Tupelo
Tupelo is a language-agnostic tuplespace for coordination of distributed programs. It is designed for distribution of both computation and storage, on disk and in memory, with pluggable storage adapters. Its programming model is small and semantically transparent: there are tuples (built from arrays, hashes, and scalars), a few operations on tuples (read, write, take), and transactions composed of these operations. This data-centric model, unlike RPC and most forms of messaging, decouples application endpoints from each other, not only in space and time, but also in referential structure: processes refer to data rather than to other processes or to channels.

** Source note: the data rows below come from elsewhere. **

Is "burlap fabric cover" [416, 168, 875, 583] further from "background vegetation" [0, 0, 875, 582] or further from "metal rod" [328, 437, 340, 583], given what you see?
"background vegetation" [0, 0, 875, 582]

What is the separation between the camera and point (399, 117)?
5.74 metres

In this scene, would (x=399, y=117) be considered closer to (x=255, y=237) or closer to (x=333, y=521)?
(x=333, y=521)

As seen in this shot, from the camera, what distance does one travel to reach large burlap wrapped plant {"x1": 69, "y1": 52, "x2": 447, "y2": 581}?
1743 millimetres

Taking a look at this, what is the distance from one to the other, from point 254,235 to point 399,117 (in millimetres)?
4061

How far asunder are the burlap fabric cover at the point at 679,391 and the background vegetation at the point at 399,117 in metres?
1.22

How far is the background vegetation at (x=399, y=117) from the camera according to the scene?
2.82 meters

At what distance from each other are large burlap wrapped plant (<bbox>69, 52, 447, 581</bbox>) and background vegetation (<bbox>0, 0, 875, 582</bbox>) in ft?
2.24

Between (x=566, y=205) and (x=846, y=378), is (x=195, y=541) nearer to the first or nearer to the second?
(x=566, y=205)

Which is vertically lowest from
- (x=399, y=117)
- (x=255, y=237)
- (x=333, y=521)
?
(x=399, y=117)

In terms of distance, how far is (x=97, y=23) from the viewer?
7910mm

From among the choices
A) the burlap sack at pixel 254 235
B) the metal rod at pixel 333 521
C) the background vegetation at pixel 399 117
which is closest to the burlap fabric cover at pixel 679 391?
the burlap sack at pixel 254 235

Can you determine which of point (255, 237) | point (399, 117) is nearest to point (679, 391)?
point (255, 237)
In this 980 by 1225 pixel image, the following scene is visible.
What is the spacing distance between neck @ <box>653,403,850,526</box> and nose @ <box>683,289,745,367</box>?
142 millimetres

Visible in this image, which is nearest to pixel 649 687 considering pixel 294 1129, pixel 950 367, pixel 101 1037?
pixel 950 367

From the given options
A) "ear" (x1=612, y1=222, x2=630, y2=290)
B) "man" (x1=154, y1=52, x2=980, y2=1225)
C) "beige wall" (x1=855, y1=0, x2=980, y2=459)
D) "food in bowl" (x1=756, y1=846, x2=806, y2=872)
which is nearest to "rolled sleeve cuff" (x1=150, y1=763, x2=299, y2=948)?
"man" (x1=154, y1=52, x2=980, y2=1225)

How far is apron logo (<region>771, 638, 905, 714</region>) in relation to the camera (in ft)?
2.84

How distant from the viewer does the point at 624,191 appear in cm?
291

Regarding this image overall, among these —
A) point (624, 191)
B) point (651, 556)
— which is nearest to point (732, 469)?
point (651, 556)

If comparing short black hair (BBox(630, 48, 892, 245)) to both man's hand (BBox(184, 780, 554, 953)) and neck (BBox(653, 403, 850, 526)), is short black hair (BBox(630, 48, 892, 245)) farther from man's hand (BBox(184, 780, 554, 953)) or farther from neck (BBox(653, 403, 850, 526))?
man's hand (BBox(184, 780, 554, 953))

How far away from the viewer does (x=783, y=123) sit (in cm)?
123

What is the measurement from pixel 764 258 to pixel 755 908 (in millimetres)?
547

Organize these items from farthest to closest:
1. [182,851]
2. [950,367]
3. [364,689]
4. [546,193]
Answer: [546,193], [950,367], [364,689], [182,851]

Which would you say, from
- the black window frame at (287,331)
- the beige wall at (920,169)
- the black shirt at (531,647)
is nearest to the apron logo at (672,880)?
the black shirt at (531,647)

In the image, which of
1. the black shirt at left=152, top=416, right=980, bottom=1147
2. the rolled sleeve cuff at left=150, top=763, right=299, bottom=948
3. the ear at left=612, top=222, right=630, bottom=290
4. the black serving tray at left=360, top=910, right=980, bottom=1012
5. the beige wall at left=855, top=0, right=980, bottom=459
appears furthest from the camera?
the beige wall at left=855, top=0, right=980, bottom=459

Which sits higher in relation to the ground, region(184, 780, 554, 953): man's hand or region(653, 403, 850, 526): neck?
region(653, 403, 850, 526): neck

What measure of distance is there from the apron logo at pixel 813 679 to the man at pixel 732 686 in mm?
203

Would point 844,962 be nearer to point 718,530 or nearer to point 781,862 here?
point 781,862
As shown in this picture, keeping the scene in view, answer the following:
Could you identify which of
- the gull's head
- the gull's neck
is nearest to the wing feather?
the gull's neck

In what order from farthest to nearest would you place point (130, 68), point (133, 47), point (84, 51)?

Tupelo is inspired by Masatoshi Seki's Rinda in the Ruby standard library, which in turn is based on David Gelernter's Linda. The programming models of Tupelo and Rinda are similar, except for the lack of transactions in Rinda. However, the implementations of the two are nearly opposite in architectural approach.
This repository contains the reference implementation in Ruby, with documentation, tests, benchmarks, and examples. Implementations in other languages must communicate with this one.
News
-
2014-June-26: Slides and videos from my talk on Calvin, which has some ideas in common with tupelo (plus a lot more):
-
2014-April-7: Want to use these fancy stores inside a client that you run from the command line? See here and here.
-
2014-April-1: Riemann example uses more stores in various roles:
- sqlite store for the consumer replicas, with indexes for
- service/host/time
- tags
- custom data
- rbtree store for the expirer
- hash store for the alerter
- sqlite store for the consumer replicas, with indexes for
-
2014-March-19: release 0.21
- correct use of
store
andspace
terms everywhere - sqlite example improvements
- API additions
- tuplestores can define #find_all_matches_for
- for efficient search in #read_all
- msgpack and json options to deserialize keys as symbols
- invoke via Client option and tup switch
- tuplestores can define #find_all_matches_for
- correct use of
See also https://github.com/vjoel/tupelo/releases.
Documentation
Introductory
In Depth
Big Picture
Internals
Talk
Getting started
-
Install ruby 2.0 or 2.1 (not 1.9) from http://ruby-lang.org. Examples and tests will not work on Windows (they use fork and unix sockets) or JRuby, though probably the underying libs will (using tcp sockets on Windows).
-
Install the gem and its dependencies (you may need to
sudo
this):gem install tupelo
-
Try running tup:
$ tup >> w ["hello", "world"] >> ra => [["hello", "world"]] >> t [nil, nil] => ["hello", "world"]
-
Take a look at the FAQ, the tutorial, and the many examples.
Applications
Tupelo is a flexible base layer for various distributed programming patterns and techniques, which are explored in the examples: job queues, shared configuration and state, load balancing, service discovery, in-memory data grids, message queues, publish/subscribe, dataflow, map-reduce, and both optimistic and pessimistic (lock/lease) concurrency control.
Tupelo can be used to impose a unified transactional structure and distributed access model on a mixture of programs and languages (polyglot computation) and a mixture of data stores (polyglot persistence), with consistent replication.
See the example section below and the examples directory.
Limitations
Bottleneck
The main limitation of tupelo is that, except for read-only operations, all tuple operations pass through a single process, the message sequencer.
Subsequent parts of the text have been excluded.